可能性の効率とは、大場に先行し @ 相手の「地の可能性を制限し、A自分「地の可能性を保持する」ことをいいます。 可能性とは、「一手で地を囲うことができる大きさ」のことであり、序盤ほどその価値は大きくなります。この@とAは一手で同時に起っており、手数の進行と反比例し80手を過ぎるとほとんどゼロになります。

5. 生きを確定させる効率

 「生きる」「連絡する」という動作は、確定する効率、つまり確定度が大きくなることをいいます。「分断する」「切る」という動作の場合には、確定度が小さくなることになります。
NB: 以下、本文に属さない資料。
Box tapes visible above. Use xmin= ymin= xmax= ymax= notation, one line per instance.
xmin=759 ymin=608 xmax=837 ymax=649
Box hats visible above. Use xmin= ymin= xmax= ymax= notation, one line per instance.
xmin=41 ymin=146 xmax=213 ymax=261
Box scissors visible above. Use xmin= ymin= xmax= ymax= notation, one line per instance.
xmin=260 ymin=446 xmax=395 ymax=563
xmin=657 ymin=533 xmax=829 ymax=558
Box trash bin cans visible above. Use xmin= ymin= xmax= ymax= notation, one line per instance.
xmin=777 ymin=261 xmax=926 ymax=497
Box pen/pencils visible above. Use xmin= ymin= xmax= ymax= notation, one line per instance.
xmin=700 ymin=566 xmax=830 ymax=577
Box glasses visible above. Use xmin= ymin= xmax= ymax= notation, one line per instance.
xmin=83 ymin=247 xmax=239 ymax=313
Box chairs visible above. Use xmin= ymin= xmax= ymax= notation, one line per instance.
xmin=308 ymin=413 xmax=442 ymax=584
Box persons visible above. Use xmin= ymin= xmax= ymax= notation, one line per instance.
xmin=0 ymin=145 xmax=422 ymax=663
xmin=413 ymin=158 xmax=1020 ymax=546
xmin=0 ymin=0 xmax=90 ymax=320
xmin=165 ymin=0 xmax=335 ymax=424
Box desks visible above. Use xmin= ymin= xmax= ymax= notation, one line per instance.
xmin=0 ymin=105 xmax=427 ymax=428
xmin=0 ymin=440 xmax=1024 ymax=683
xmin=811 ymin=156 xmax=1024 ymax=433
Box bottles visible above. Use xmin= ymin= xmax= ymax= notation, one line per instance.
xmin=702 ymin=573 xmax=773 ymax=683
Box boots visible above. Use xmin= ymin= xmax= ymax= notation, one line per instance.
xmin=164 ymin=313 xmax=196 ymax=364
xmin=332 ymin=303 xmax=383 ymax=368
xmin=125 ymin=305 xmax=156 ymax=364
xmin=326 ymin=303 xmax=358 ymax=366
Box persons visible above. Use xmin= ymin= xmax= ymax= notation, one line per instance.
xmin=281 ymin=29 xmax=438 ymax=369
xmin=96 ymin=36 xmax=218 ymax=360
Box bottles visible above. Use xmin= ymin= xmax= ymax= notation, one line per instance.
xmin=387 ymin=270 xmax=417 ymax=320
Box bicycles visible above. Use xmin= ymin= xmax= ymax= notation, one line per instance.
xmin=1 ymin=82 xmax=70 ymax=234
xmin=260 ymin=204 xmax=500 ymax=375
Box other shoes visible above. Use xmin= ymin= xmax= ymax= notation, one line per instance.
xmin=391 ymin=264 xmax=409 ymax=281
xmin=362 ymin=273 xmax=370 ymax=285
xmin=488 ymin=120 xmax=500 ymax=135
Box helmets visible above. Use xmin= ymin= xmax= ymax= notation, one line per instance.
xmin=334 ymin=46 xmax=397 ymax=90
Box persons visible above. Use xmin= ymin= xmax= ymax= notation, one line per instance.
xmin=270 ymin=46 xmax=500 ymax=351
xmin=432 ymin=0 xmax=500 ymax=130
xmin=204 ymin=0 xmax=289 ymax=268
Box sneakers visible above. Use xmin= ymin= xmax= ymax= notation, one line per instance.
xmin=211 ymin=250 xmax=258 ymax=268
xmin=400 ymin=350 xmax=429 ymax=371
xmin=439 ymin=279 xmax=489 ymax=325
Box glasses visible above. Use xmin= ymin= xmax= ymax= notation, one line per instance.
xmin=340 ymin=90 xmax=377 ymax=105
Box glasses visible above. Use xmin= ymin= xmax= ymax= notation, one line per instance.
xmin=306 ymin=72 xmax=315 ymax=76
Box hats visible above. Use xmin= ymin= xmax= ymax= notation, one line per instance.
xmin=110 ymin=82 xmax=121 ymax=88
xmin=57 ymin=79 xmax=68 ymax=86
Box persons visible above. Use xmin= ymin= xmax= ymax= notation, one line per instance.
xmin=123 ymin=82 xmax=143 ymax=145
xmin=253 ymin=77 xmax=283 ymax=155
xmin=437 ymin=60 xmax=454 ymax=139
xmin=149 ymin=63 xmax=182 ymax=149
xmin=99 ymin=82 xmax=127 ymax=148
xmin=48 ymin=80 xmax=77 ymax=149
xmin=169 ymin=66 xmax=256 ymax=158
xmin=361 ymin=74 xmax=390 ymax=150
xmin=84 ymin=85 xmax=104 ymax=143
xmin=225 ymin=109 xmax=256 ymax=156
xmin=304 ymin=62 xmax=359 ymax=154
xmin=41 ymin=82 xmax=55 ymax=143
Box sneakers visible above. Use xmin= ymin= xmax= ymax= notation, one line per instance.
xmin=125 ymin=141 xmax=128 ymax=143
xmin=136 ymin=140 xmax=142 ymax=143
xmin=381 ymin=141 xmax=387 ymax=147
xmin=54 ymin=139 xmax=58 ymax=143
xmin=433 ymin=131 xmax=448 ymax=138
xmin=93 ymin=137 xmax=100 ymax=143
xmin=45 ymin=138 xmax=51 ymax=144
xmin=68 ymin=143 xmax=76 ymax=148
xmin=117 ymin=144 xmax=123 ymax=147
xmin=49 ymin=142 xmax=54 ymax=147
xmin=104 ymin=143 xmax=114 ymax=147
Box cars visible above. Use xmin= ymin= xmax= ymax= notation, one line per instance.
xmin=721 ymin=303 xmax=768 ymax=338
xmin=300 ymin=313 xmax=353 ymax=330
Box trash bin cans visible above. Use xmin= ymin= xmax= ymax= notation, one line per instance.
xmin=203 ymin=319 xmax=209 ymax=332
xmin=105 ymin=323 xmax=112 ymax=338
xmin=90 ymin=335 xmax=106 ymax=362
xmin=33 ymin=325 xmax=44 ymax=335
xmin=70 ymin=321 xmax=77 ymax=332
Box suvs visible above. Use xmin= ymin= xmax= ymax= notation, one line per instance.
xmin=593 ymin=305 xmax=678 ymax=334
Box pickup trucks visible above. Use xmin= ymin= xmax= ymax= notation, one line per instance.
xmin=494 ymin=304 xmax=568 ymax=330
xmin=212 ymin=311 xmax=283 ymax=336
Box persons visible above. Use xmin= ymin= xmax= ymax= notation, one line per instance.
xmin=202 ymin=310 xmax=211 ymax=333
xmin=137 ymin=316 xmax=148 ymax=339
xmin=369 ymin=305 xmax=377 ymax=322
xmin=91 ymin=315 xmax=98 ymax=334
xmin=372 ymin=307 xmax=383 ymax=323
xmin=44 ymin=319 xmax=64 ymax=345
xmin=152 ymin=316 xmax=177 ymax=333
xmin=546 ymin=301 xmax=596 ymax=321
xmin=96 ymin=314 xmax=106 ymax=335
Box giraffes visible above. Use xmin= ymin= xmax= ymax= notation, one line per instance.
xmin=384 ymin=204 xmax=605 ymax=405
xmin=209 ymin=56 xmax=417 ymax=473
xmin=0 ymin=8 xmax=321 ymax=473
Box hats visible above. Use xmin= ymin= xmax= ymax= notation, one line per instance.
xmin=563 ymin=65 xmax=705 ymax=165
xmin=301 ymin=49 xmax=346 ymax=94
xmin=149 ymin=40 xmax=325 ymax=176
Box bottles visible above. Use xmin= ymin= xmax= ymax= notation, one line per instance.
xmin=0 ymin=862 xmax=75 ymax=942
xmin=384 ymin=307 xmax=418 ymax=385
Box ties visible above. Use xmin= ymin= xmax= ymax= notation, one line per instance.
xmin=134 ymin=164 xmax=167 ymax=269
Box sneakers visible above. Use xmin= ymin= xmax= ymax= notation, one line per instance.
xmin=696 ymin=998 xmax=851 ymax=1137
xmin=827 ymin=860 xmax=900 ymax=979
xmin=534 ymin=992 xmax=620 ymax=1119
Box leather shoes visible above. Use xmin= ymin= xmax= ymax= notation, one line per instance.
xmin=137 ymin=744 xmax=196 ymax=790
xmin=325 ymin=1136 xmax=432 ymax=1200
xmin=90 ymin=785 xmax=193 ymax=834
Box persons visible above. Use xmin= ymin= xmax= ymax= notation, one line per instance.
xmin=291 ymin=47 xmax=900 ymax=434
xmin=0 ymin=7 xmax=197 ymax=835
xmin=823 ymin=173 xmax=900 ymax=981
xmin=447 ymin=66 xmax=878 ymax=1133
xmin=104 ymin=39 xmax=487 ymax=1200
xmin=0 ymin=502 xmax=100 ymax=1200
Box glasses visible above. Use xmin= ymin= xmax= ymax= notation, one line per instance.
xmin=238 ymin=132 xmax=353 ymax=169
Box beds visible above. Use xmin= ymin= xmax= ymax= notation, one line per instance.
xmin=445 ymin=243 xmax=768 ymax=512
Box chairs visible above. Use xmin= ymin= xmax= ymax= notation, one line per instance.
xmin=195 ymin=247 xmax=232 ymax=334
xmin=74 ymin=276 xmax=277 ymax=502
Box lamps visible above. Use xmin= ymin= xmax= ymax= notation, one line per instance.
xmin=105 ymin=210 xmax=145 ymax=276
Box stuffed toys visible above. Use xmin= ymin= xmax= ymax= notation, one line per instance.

確定度が大きくなると、生きやすくなり(取られ危険が縮小)、変化が小さくなります。

6. 同時損失の発生で、決まる選択効率

自分の石が取られる危険な手と相手の地が増える手は、一手で同時に生まれることがあります。この場合は、自分の石が取られる危険が大きい場合には、相手の地が増え、相手の地を阻止する場合には、石が取られることになります。

7. 黒番と白番に違いで生まれる構想の効率

コミのハンディは、棋力があがるほど、その負担は大きくなります。このため布石の構想に大きな影響を与えています。黒は、四隅の地合いが同じ場合、中央でコミを出すには、中盤において30目以上もの地の可能性として優位さが必要になります。